DO: Concrete is a very significant material since it is a symbol and a tacit fact of modernity. It is the material from which all the expectations of Modernism were made, the utopia of progress in my country. The snake is a kind of pre-Columbian reference; it eats its own tail and generates a trap in time, like a Möbius strip.
RP: What are your favorite materials, and which don’t you like at all?
DO: I like opaque materials, matte ones, that have a story to tell, that also make reference to history. I don’t like those that can only be sustained in an artificial climate.
RP: How challenging is it to install Cosmic thing (2002), Controller of the Universe (2007), and your other “deconstructed” large-scale installations?
DO: It is a dialogue with space—with the architecture and with the flow of people. I love how Bruce Lee speaks about water and how it adapts to each space with a receptive and docile nature. And, at the same time, water can be a whip and strike with force like a wave or a flood. This is how the dialogue between the work and the site should be.
RP: What were you thinking about when arranging the precariously balanced tower of oil barrels in Movimiento en falso (Estabilidad y crecimiento económico) (2003)?
DO: It was a kind of political cartoon in which the physical experience is related to a visual trap.

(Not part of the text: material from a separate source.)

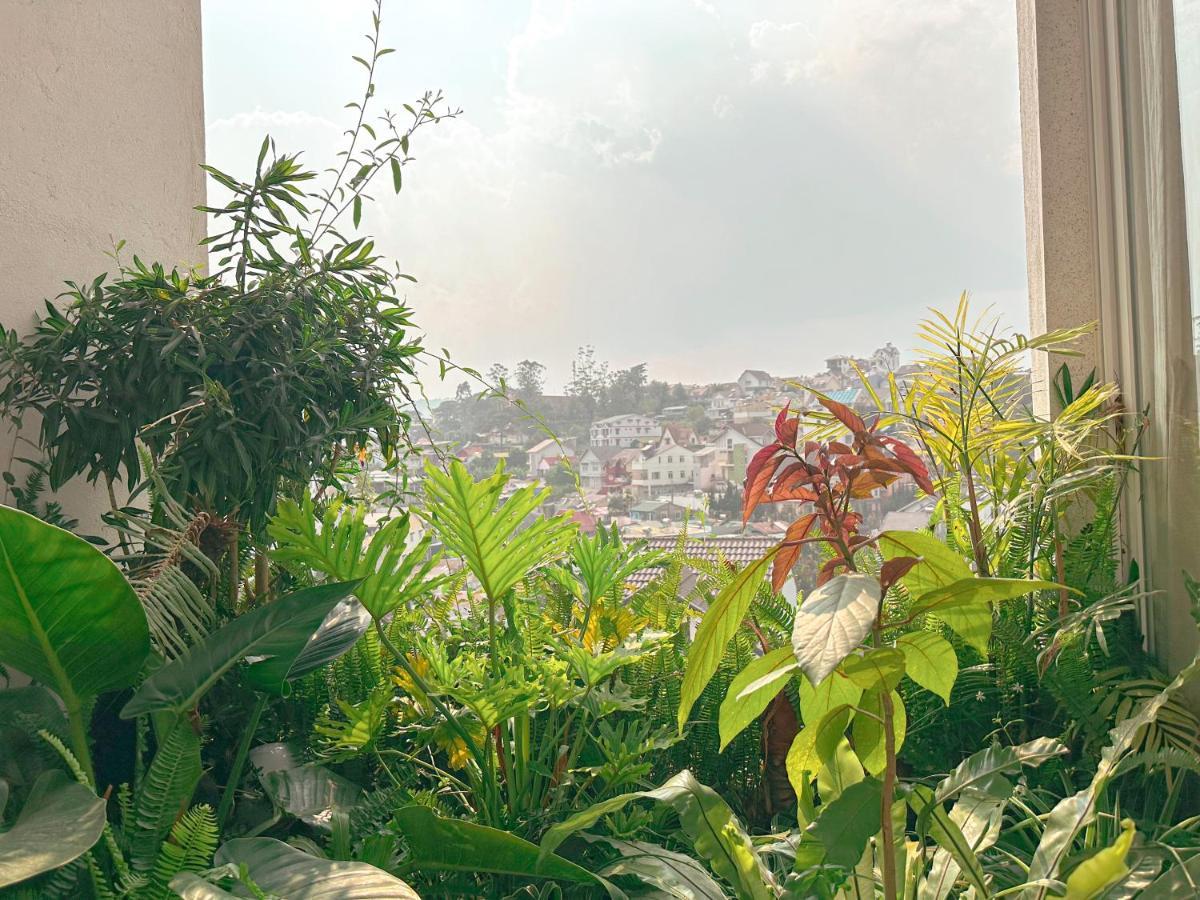 Cherry Suites Dalat מראה חיצוני תמונה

It is an optical game linked to a political illusion, where oil seems to be the alternative to all problems and is a fiction.
RP: Harvest (2013) consists of a field of calligraphic steel sculptures set beneath an array of lamps. Would you agree that the shadows cast by the sculptures, which become line drawings, are as important as the sculptural elements themselves? Why is the work titled Harvest?
DO: There is a close relationship between cultivation or harvest and the collecting of sticks and making bundles of branches. It has to do with the root of the word “write” in Sanskrit. Reading is collecting rods, and rods are letters. The physical experience has nothing to do with the visual or with memory or dimensional experience. In the end, I am left with the question: What should I believe in? The material and the physical or the shadow and the memory?
RP: Why did you undertake your “Transformers” series (1999–2021)? And why use crustaceans to contrast with plastic toys?
DO: The Transformers impacted my generation, signaling a future that I could already see coming as a child. The presence of robots and humans interests me. I heard a theory, which says that the materials of the future should be organic and recyclable, like renewable cells. Thus, they should not produce waste; instead, they should be like living membranes, something that regenerates. This is how the idea of making mutations between robots and crustaceans arose.
RP: Warp Cloud (2018) is a beautiful and complex mirage of a sculpture, made of suspended beeswax-covered plaster balls configured to make various patterns through space. Could you explain this piece?
DO: Warp Cloud is a reflection of the artwork as a vapor or water in space, and its composition is similar to a loom. They are vertical threads, and they reproduce a water molecule. Geometry expands, and there is a fascination with its nature. It is a journey toward a molecule.
RP: What is Paisaje 2 (2016) about? What comment on the rigid white cube are you making? Are you freeing it?
DO: I’m digging into its guts—revealing its interior and seeing the relationship between the solid and the empty, between the constructed object and its waste.
“Pico y elote” is on view at MARCO in Monterrey, Mexico, through February 11, 2024.